4月8日に病理組織像をインプットすると、病理の異常のレポートを書いてくれる、病理診断大規模言語モデル(LLM)―CONCHについて紹介したが覚えていただけているだろうか(https://aasj.jp/news/watch/24258)。実を言うと、トップジャーナルに毎日毎日 LLM の論文が発表されるため、私の頭の中でも混乱が始まり、何を紹介し何を紹介しなかったのか、わからなくなってきている。
レントゲンや内視鏡など、それまで教師付で形成されてきた AI モデルが、急速に LLM モデルに移ってきているので、当然病理組織診断でも同じ動きがあるのは当然だ。ただ、病理組織の場合、画像としては複雑で、正確な診断レポートが LLM モデルから得られるようになるにはまだまだ時間がかかることを、このとき紹介した。
今日紹介するマイクロソフトとワシントン大学からの論文は、基本的には4月に紹介した論文と目的は完全に同じだ。ただ、病理レポートを書かせるという点は後回しにして、画像を読み込んだ LLM のポテンシャルを、もう少し簡単なアウトプットを基礎に評価し、読み込んだ画像で何ができるのかを調べるのを優先した研究で、5月22日 Nature にオンライン掲載された。タイトルは「A whole-slide foundation model for digital pathology from real-world data(実際のデータから形成した、スライドグラス全体を基盤にしたデジタル病理)」だ。

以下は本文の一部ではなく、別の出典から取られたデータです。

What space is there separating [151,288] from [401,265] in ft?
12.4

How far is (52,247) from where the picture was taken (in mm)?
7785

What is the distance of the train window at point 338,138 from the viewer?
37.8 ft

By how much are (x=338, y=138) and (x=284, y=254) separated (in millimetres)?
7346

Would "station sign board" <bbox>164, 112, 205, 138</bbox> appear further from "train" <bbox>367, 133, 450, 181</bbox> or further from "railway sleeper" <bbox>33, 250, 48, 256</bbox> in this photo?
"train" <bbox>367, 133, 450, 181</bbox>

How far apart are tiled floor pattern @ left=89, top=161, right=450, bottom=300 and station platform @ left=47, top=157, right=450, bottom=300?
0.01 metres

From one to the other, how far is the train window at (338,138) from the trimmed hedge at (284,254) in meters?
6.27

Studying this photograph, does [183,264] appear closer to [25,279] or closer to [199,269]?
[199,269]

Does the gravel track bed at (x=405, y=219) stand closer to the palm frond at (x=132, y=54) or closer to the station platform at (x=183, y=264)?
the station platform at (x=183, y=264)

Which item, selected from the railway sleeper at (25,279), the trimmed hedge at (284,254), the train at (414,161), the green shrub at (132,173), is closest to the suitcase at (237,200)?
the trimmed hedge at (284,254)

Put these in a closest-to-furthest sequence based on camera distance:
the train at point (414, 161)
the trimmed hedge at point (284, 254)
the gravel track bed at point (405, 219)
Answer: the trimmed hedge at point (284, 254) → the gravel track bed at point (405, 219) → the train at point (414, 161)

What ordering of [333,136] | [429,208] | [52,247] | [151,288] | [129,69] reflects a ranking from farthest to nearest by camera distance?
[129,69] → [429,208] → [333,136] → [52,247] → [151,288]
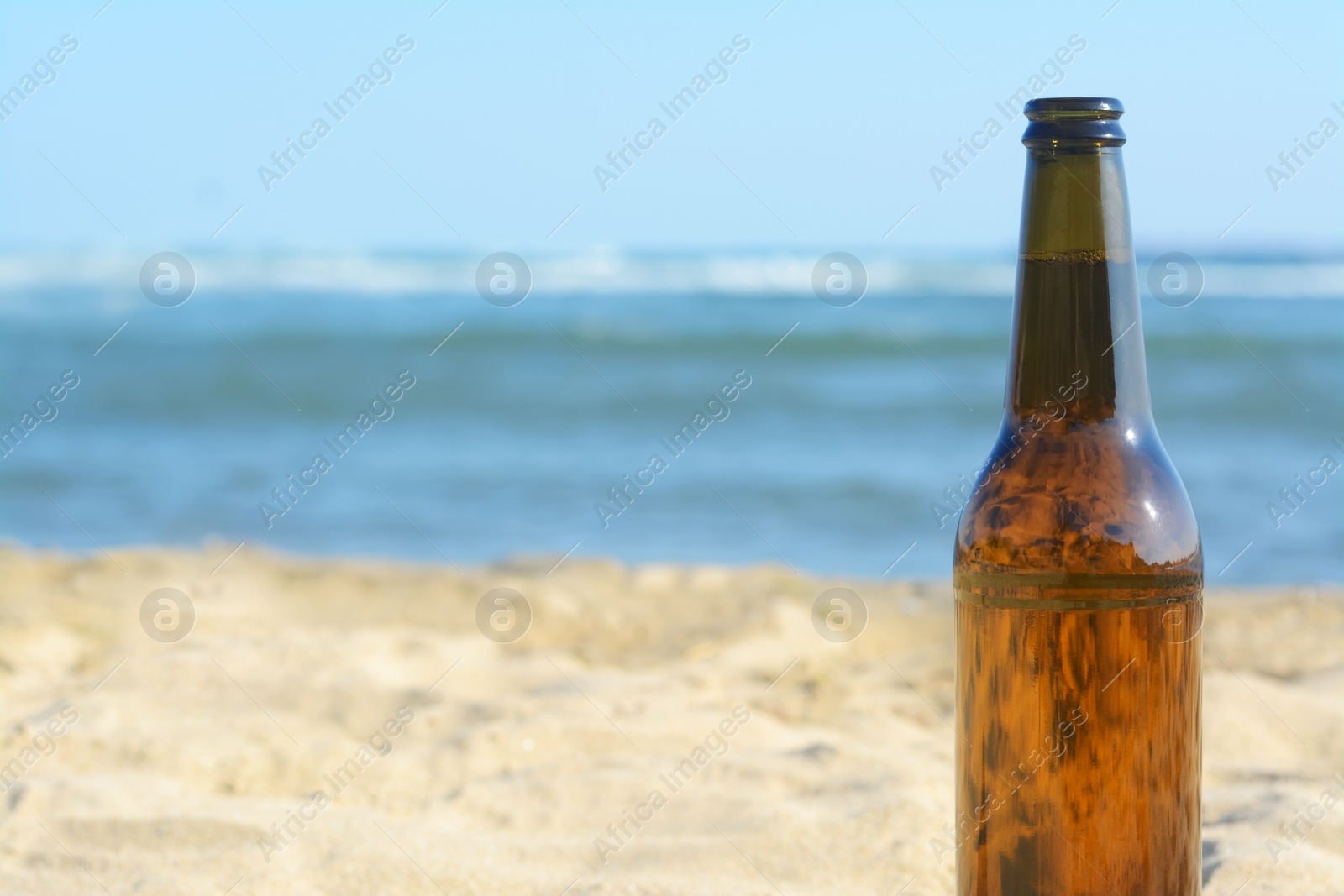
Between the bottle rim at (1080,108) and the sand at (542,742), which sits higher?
the bottle rim at (1080,108)

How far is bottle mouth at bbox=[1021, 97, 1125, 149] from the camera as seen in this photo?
1.51m

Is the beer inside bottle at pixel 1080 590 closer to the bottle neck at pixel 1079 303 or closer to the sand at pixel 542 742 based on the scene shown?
the bottle neck at pixel 1079 303

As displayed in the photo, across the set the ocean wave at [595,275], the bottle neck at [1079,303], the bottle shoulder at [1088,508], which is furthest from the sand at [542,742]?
the ocean wave at [595,275]

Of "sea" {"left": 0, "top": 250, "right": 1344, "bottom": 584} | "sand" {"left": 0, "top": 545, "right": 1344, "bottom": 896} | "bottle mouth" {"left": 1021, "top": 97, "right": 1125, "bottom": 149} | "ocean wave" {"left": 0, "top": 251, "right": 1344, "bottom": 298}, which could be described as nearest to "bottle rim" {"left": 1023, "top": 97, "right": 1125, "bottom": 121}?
"bottle mouth" {"left": 1021, "top": 97, "right": 1125, "bottom": 149}

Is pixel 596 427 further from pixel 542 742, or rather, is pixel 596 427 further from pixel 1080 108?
pixel 1080 108

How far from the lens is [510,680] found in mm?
3363

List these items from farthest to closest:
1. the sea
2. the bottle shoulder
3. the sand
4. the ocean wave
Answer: the ocean wave < the sea < the sand < the bottle shoulder

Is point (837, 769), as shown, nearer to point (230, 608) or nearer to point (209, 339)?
point (230, 608)

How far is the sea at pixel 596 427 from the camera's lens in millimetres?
6438

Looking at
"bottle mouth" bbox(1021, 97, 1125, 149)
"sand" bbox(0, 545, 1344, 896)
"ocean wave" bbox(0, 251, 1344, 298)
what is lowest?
"sand" bbox(0, 545, 1344, 896)

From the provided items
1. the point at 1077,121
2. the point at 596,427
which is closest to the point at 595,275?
the point at 596,427

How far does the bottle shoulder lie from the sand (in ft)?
2.65

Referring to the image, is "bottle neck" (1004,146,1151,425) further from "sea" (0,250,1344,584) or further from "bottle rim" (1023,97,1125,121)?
"sea" (0,250,1344,584)

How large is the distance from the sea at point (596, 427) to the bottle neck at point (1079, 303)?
12.2ft
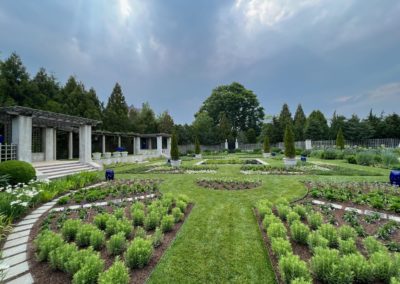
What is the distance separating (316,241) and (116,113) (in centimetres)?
2749

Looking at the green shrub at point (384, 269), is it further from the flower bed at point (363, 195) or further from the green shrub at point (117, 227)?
the green shrub at point (117, 227)

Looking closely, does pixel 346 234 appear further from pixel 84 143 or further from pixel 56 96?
pixel 56 96

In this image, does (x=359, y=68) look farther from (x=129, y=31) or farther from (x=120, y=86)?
(x=120, y=86)

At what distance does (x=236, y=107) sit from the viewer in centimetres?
4219

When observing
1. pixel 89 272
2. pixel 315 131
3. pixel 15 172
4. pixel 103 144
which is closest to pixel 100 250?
pixel 89 272

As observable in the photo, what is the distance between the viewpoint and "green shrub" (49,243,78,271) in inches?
97.3

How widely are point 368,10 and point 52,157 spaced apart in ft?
80.6

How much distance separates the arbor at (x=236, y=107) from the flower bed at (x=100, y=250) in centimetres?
3868

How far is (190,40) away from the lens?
16.7 meters

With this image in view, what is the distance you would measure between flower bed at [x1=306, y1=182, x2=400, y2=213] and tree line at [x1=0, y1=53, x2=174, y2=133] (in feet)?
72.6

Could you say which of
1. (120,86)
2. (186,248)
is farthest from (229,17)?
(120,86)

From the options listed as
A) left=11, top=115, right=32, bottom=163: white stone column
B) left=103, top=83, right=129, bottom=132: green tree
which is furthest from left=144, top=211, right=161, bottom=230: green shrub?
left=103, top=83, right=129, bottom=132: green tree

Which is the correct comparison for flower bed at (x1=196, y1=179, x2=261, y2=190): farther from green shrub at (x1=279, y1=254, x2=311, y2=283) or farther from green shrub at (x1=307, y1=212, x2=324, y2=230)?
green shrub at (x1=279, y1=254, x2=311, y2=283)

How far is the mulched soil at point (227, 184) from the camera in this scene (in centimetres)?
690
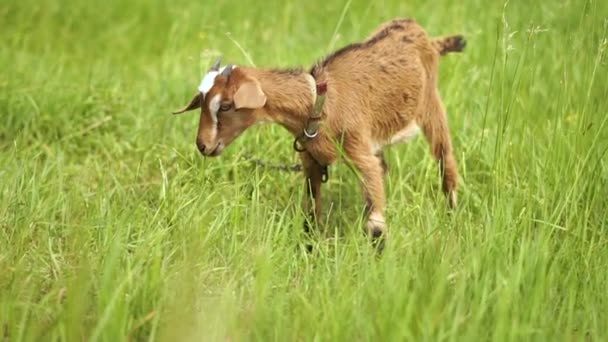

4月に紹介した論文と違いの主なものは、病理組織を 252X252 のコマに分けて、それぞれのタイルをエンベッディングした後、これを統合してスライド全体レベルのエンベッディングを組み合わせる点で、具体的な処理方法はわからないが、部分的な変化と全体の変化が同時に捉えられるようにしている。
全体を見ることで、組織の中に秘められたより複雑なコンテクストが読み取れるようで、最も驚くのはガンのゲノム変異を組織からある程度予測できるという結果だ。例えば、EGF 受容体変異については AUROC 値が75%、KRASで60%、p53 変異で75%と驚く。他にも PD―L1 発現も同じレベルで予測できる。当然ガン遺伝子の変異は細胞レベルの変化を誘導し、それが組織レベルの変化につながるはずで、かなりの確率でゲノム変異を予測できる可能性はある。実際、この研究では他のモデルと今回のモデルの比較を行って、このモデルが優れていることを示しているが、そのことはこれまでの病理診断 AI も同じようにガン遺伝子変異に起因する組織変化を一定程度拾うことに成功していることになる。
おそらく優れた病理診断医の中には、組織を見るだけでガンのドライバーを予測できる人もいるはずだと思うが、感じても言うことは難しかったと思う。その意味で LLM が病理診断の可能性を広げていることになる。
後は、ガンのサブタイプで、例えば肺ガンでも非小細胞性肺ガンであるとか、浸潤性乳がんと行った診断もかなりの確率で可能になることを示している。
そして最後に、contrastive learning を用いて病理組織についての診断記述が書けるようにしているが、これまでの部分に注目する方法と異なり、こスライド全体を見渡すアテンションと、ChatGPT によるテキスト処理を合体させているのが特徴のようだ。これにより他のモデルと比べ大分パフォーマンスは上がったと結論しているが、病理医の診断レベルにはまだ行っていないと思う。
以上が結果で、AI の進歩を感じるとともに、病理診断の難しさも感じることが出来る。実際の診断現場では倍率を頻回に変えるが、このように必要に応じて部分の部分を見ると言った調べ方が自然に AI に身につくか面白い領域だと思う。